# Any movement regarding the iPhone?

## Jkay

I'd love to see the new iPhone recognized, so I don't have to use that tripe, iTunes, on a Windows machine anymore.

----------

## InvalidComponent

Why won't you code the support yourself?  :Wink: 

----------

## broken_chaos

I suppose there are a few problems with getting iPhone support right now.

First of all, it's only available in the USA, and isn't exactly something one can usably export. Second, it's expensive. Third, most people who currently have one *probably* aren't software developers. So I'd think that if you bought an iPhone for a USA-based software developer involved with some work on iPod supporting software currently, they'd probably start working on support for it...

(And honestly I don't think there are *that* many Linux users with one either, not enough demand to make it a top priority...)

----------

## Jkay

Yes, I had realized the whole "USA only" problem .. well, we'll see how things work out.

----------

## InvalidComponent

Have you tried searching the net for a Linux-based iTunes clone?

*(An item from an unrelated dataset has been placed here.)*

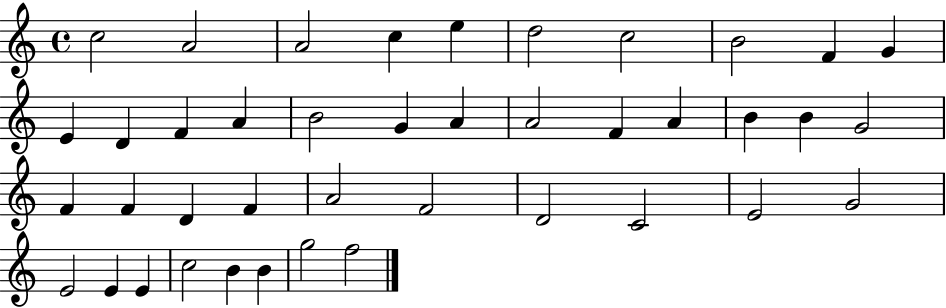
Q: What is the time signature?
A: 4/4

Or running it with Wine?

----------

## Jkay

Amarok handles iPods very well, but not the "iPod" inside of an iPhone. I went over to their community forums and they were silent on the matter.

It's not a question of using iTunes on a Windows machine; I have one in the house; it's that iTunes is terrible, compared to Amarok.

----------

## Benny007

There is an theoretical solution, but not implementation yet.

You can check a bit more descriptive explanation (and some of my apple hate cry  :Wink:  ) here:

https://forums.gentoo.org/viewtopic-p-4434251.html#4434251

----------

## ToeiRei

I don't see any motivation for supporting it atm as (cr)apple can only be bought via Credit Card right now (see: http://www.heise.de/newsticker/meldung/98066/from/atom10)

The underlaying thought is obvious: You can track credit cards and their users but not cash. By enforcing the usage of credit cards you can easily see who buys IPhones that never activate the AT&T deal (or whoever has the Apple blessing in your country). 

Reminds me of the Sony bmg copy protection crap... Just another way of tracking users...

----------

## Benny007

Do you really believe that they can't track you with nokia/sony/xxx mobile phones?  :Smile: 

I am sure "they" can. The questions are.

Do they really want to track you? (mass anonymity)

Who are they?

Is the mobile phone the best way to track you? (I believe in most cases it is not)

----------

## picard66

http://mattcolyer.com/projects/iphone-module/

----------

## movrev

 *picard66 wrote:*   

> http://mattcolyer.com/projects/iphone-module/

 

Here's another iPhone owner and Gentoo user. I do have a macbook pro with itunes and all that, but that's not my main machine and I'd gladly stop using itunes as the only feature I like is cover flow.

Now, regarding this iphone-module; not only have I not been able to find it in the kernel, but when I connect the iphone to any usb port in my machine it indeed start charging (note that I'm using 1.1.1 firmware and kernel 2.6.22-gentoo-r9) So, unless they've already included the code inside the kernel by default, it just works out of the box. On another note, I haven't been able to synce the iphone data with any linux program yet, but I have been able to download/erase the pictures from the camera roll using the latest libgphoto2 (2.4.0-r1) and a program that interfaces thru it, like f-spot or gtkam.

So, it's not much yet, but I'm still happy with the quick advances regarding this device.

----------